Editoriale ( V. Sena)

Sciogliamo le riserve…o meglio…

(Vincenzo Sena)

 

Dovevo riaprire il discorso “editoriale” appena la nuova veste del sito fosse stata varata....

Scusandomi per aver tardato tanto, - ma la nuova veste ancora non arriva definitivamente - ho bisogno di esternare su alcune importanti operazioni avvenute in questo inizio d’anno in Italia e nel mondo.Sciolgo le riserve e comincio subito da ciò che succede “oltre frontiera”,non in ordine cronologico, bensì un po’ alla rinfusa.

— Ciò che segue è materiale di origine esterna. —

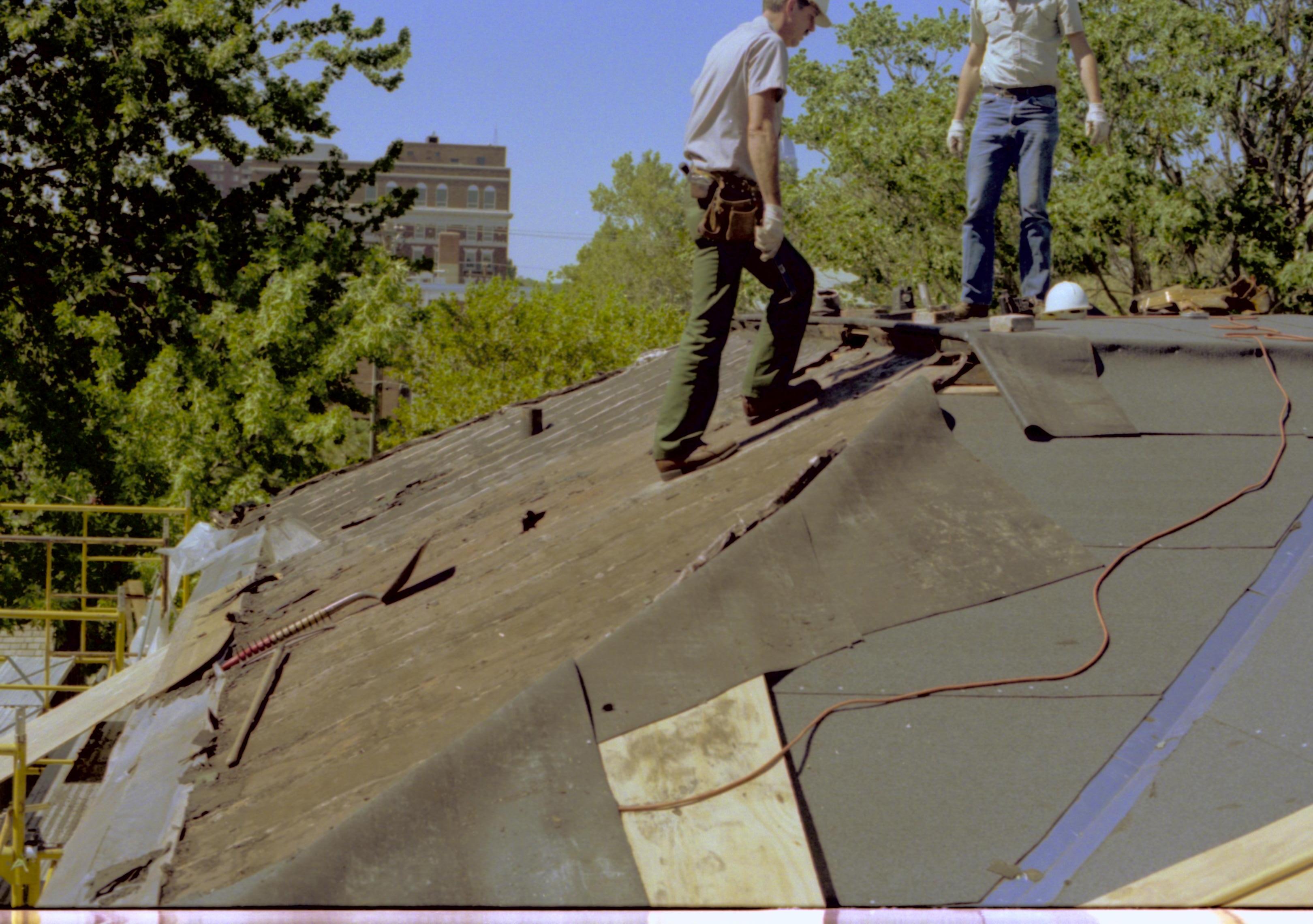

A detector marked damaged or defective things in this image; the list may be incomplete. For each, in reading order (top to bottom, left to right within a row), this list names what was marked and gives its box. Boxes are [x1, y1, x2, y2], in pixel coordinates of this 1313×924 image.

torn roofing felt [960, 329, 1135, 438]
torn roofing felt [577, 376, 1096, 742]
torn roofing felt [190, 658, 645, 901]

La cosa che più mi urge è il modo disumano, degno dei peggiori criminali di guerra, in cui sono trattatati i palestinesi: vengono soffocati nella piccola striscia di Gaza e privati di ogni minimo confort che è, invece. riconosciuto al popolo più lontano e reietto del mondo, se ancora ce n’è (purtroppo ce n’è,  ce n’è ancora     “ vergogna delle umane genti”). Per ritorsione, i governanti israeliani ( non il popolo ebreo, che, secondo me, non c’entra in tutto questo storico andazzo – lunga vita agli ebrei, come ai palestinesi !) ha deciso di chiudere i rubinetti dei carburanti per riscaldarsi – in pieno inverno! – hanno tagliato i ponti ai rifornimenti di viveri, hanno fatto mancare la luce elettrica perfino agli ospedali….. E io immagino come possono vivere, donne bambini. Vecchi sani e malati, i palestinesi tutti che si trovano improvvisamente in queste terribili condizioni.

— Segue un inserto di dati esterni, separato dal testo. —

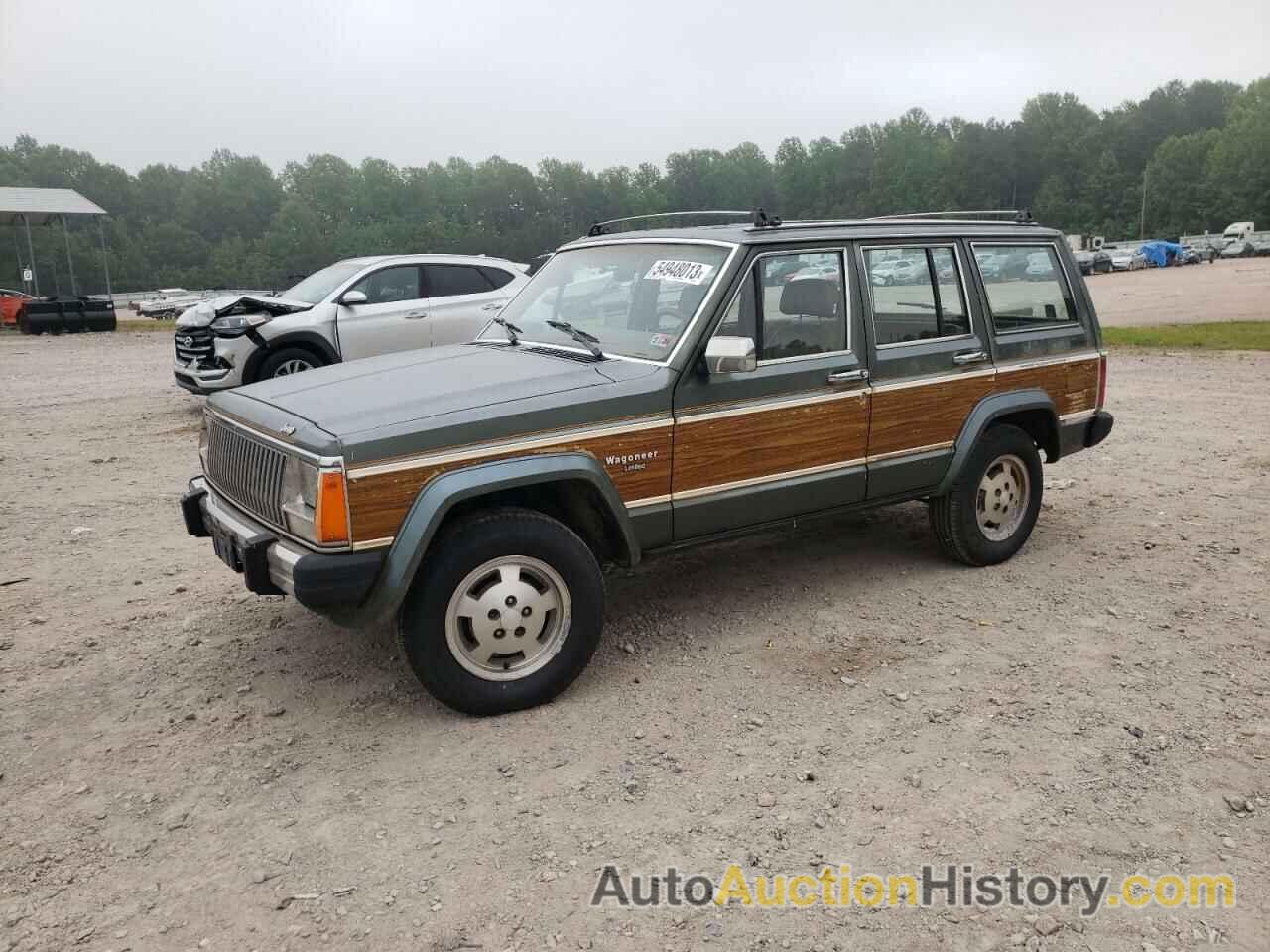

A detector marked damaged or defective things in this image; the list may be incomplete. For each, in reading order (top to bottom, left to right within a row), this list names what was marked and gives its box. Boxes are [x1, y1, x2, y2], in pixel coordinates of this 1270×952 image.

damaged white suv [171, 253, 528, 395]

Ma un popolo affamato, disperato, abbandonato, trova sempre il modo per uscire dagli stenti, dall’oppressione più becera e disumana, dall’accerchiamento. Per poche centinaia di irresoluti fanatici che si ostinano a non volere riconoscere lo Stato di Israele – e ricorrono spesso anche a metodi terroristici altrettanto condannabili come il metodo adottato dal governo israeliano nella circostanza- milioni di essere umani innocenti sono costretti a rivolgersi con la “forza delle bombe” e con il tritolo contro  il “muro” di confine egiziano e a rifornirsi del necessario in Egitto. Meno male che qui non ci è scappato i morto.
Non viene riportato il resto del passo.